Penicipyrrolidine O (1): Colorless oil; [α

]_{D}^{20}

−22.0 (c 0.10, MeOH); ¹H and ¹³C NMR data (CDCl₃), see Table 1; HRESIMS m/z 246.1463 [M + Na]⁺ (calcd for C₁₃H₂₁NO₂, 246.1470).

Penicipyrrolidine P (2): White amorphous powder; [α

]_{D}^{20}

−15.0 (c 0.08, MeOH); UV (MeOH) λ_max (log ε) 206 (3.87), 286 (3.03) nm; ECD {MeOH, λ [nm] (Δε), c = 0.1 × 10⁻⁴ M} 216 (−7.00), 202.4 (−7.86), 196.4 (−7.50), 189.8 (−17.73); ¹H and ¹³C NMR data (CDCl₃), see Table 1; HRESIMS m/z 252.1953 [M + H]⁺ (calcd for C₁₅H₂₅NO₂, 252.1964).

Penicipyrrolidine Q (3): Colorless oil; [α

]_{D}^{20}

+18.2 (c 0.02, MeOH); UV (MeOH) λ_max (log ε) 287 (2.01), 224 (2.42), 203 (3.10) nm; ECD {MeOH, λ [nm] (Δε), c = 0.1 × 10⁻⁴ M} 241 (−13.00), 206.9 (−7.25), 191.8 (−8.98); IR (KBr) ν_max 3446, 2926, 1624, 1515, 1384, 1318, 1122, 1053 cm⁻¹; ¹H and ¹³C NMR data (CDCl₃), see Table 1; HRESIMS m/z 290.1718 [M + Na]⁺ (calcd for C₁₅H₂₅NO₃, 290.1732).

Penicipyrrolidine R (4): Colorless oil; [α

]_{D}^{20}

−24.6 (c 0.11, MeOH); UV (MeOH) λ_max (log ε) 203 (4.42), 273 (3.23) nm; ECD {MeOH, λ [nm] (Δε), c = 0.1 × 10⁻⁴ M} 211.6 (+9.47), 198.4 (−17.30), 189 (+42.80); ¹H and ¹³C NMR data (CDCl₃), see Table 1; HRESIMS m/z 288.1563 [M + Na]⁺ (calcd for C₁₅H₂₃NO₃, 288.1576).

Penicipyrrolidine S (5): Colorless oil; [α

]_{D}^{20}

−6.6 (c 0.02, MeOH); ¹H and ¹³C NMR data (CDCl₃), see Table 2; HRESIMS m/z 290.1718 [M + Na]⁺ (calcd for C₁₅H₂₅NO₃, 290.1732).

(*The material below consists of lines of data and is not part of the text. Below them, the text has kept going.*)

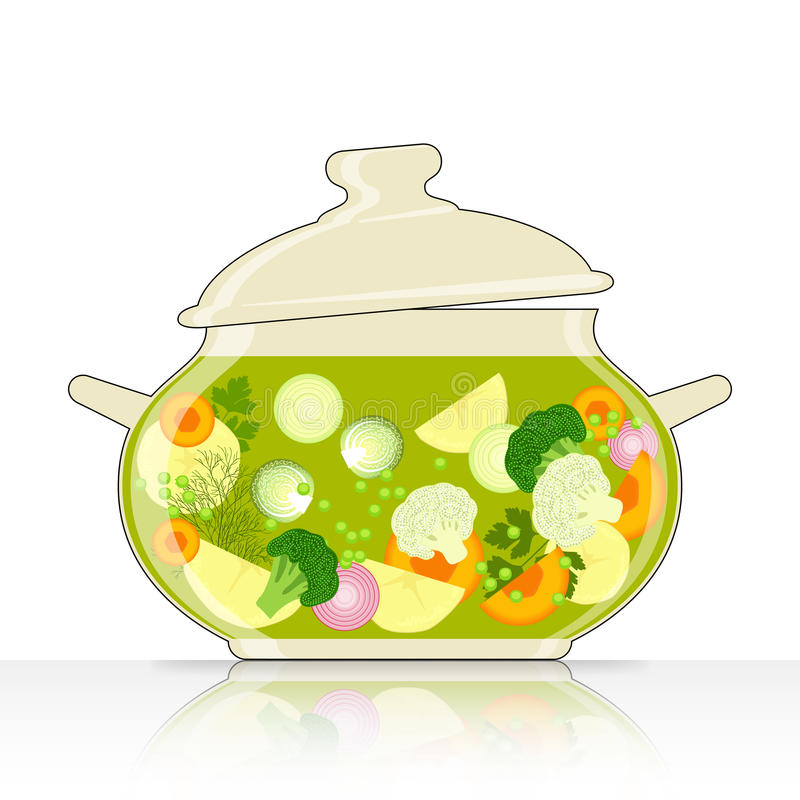 Caçarola com sopa vegetal ilustração royalty free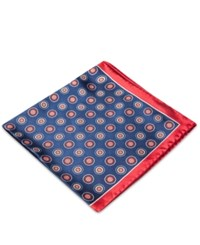 Club Room Medallion Pocket Square Only At Macy's Navy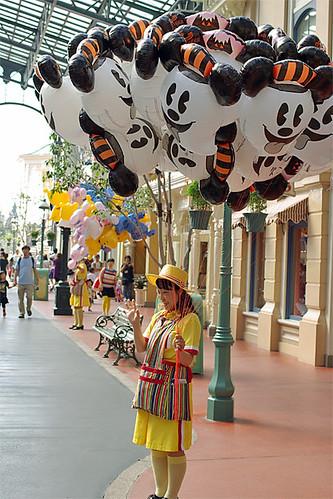 Disney Halloween 2008-05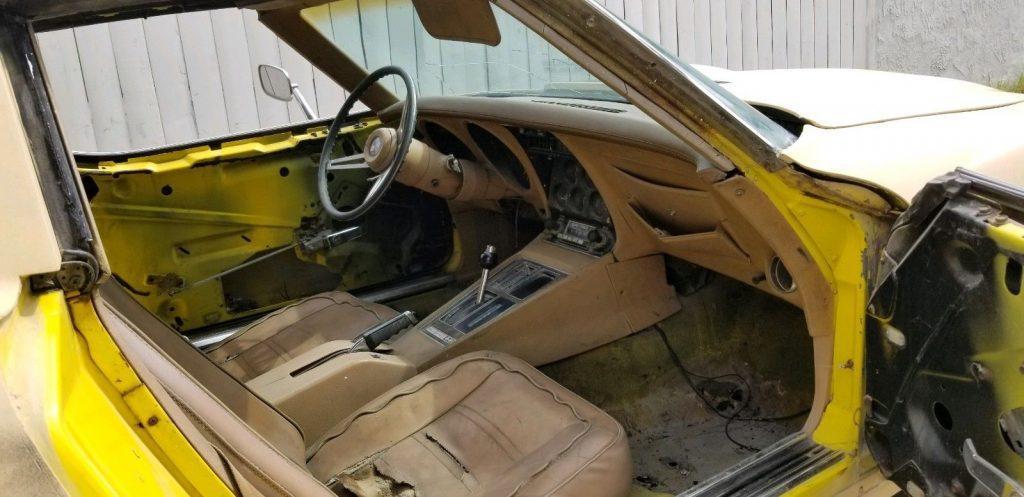 1975 Chevrolet Corvette T-top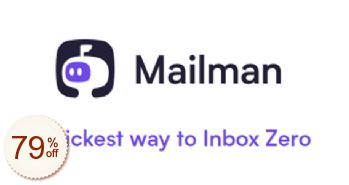 Mailman Discount Coupon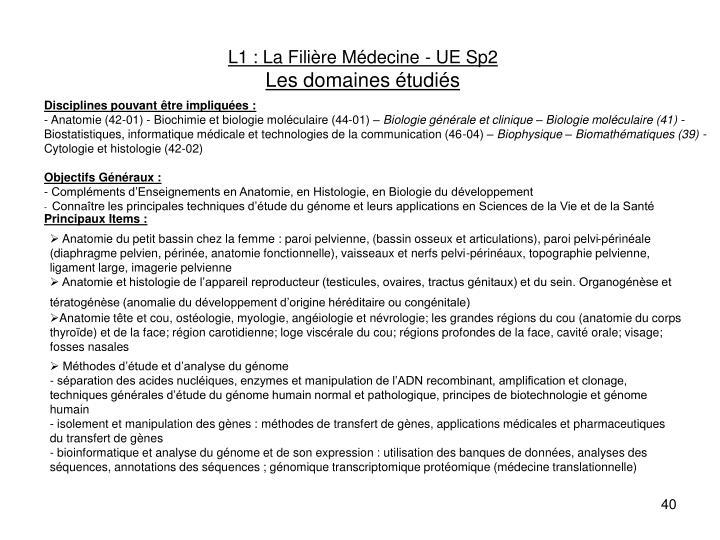 L1 : La Filière Médecine - UE Sp2
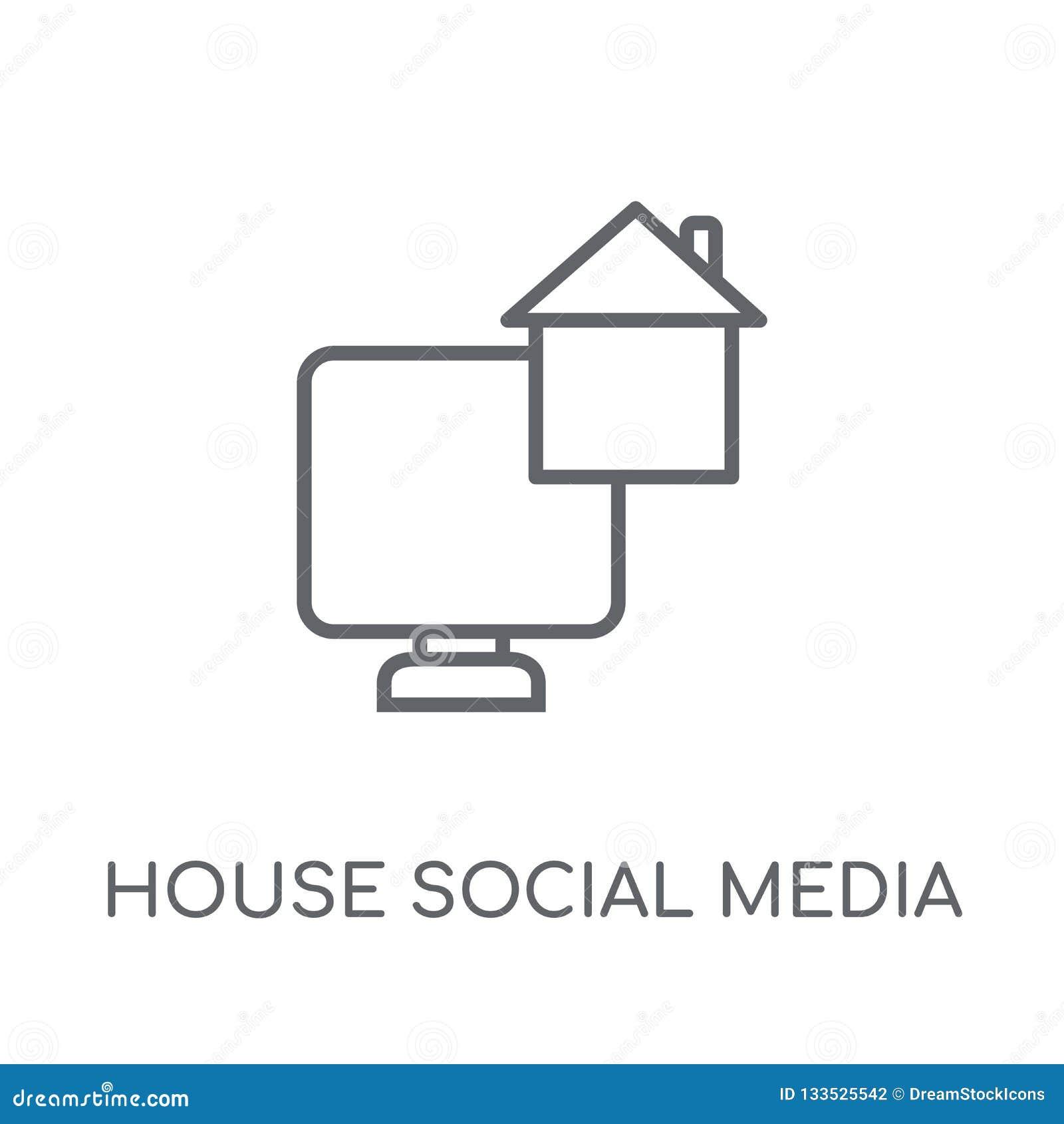 Icône linéaire de médias sociaux de Chambre Medi social de Chambre moderne d ensemble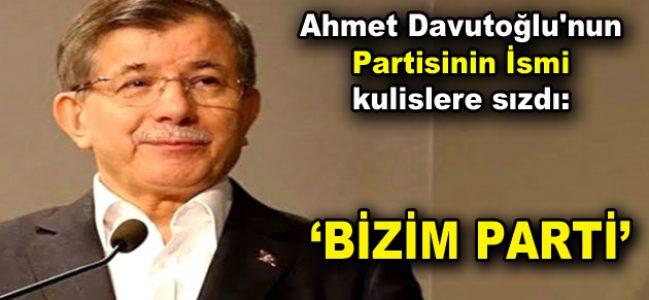 Ahmet Davutoğlu'nun partisinin ismi kulislere sızdı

Penicipyrrolidine T (6): Colorless oil; [α

]_{D}^{20}

−15.3 (c 0.10, MeOH); ¹H and ¹³C NMR data (CDCl₃), see Table 2; HRESIMS m/z 320.1823 [M + Na]⁺ (calcd for C₁₆H₂₇NO₄, 320.1837).

Penicipyrrolidine U (7): Colorless oil; [α

]_{D}^{20}

−18.7 (c 0.10, MeOH); ¹H and ¹³C NMR data (CDCl₃), see Table 2; HRESIMS m/z 226.1800 [M + H]⁺ (calcd for C₁₃H₂₃NO₂, 226.1807).

Penicipyrrolidine V (8): Yellow oil; [α

]_{D}^{20}

−9.3 (c 0.10, MeOH); ¹H and ¹³C NMR data (CDCl₃), see Table 3; HRESIMS m/z 288.1571 [M + Na]⁺ (calcd for C₁₅H₂₃NO₃, 288.1576).

Penicipyrrolidine W (9): Colorless oil; [α

]_{D}^{20}

−2.6 (c 0.10, MeOH); ¹H and ¹³C NMR data (CDCl₃), see Table 3; HRESIMS m/z 250.1803 [M + H]⁺ (calcd for C₁₅H₂₃NO₂, 250.1807).

Penicipyrrolidine X (10): Colorless oil; [α

]_{D}^{20}

−2.0 (c 0.10, MeOH); ¹H and ¹³C NMR data (CDCl₃), see Table 3; HRESIMS m/z 252.1960 [M + H]⁺ (calcd for C₁₅H₂₅NO₂, 252.1964).

3.5. Computational Analysis

To achieve conformational optimization of the stereoisomers, computational studies were conducted using density functional theory (DFT). Initial conformational sampling was performed with the MMFF94 molecular mechanics force field. The resulting low-energy conformers were subsequently optimized at the DFT level using the Gaussian 09 software package with the 6-311G (2d, p) basis set for all atoms []. Room-temperature equilibrium populations were estimated based on the Boltzmann distribution law (Equation (1)). The ECD spectra for individual conformers were simulated using a Gaussian function, and the final composite spectra were generated by Boltzmann weighted averaging of the respective conformer spectra.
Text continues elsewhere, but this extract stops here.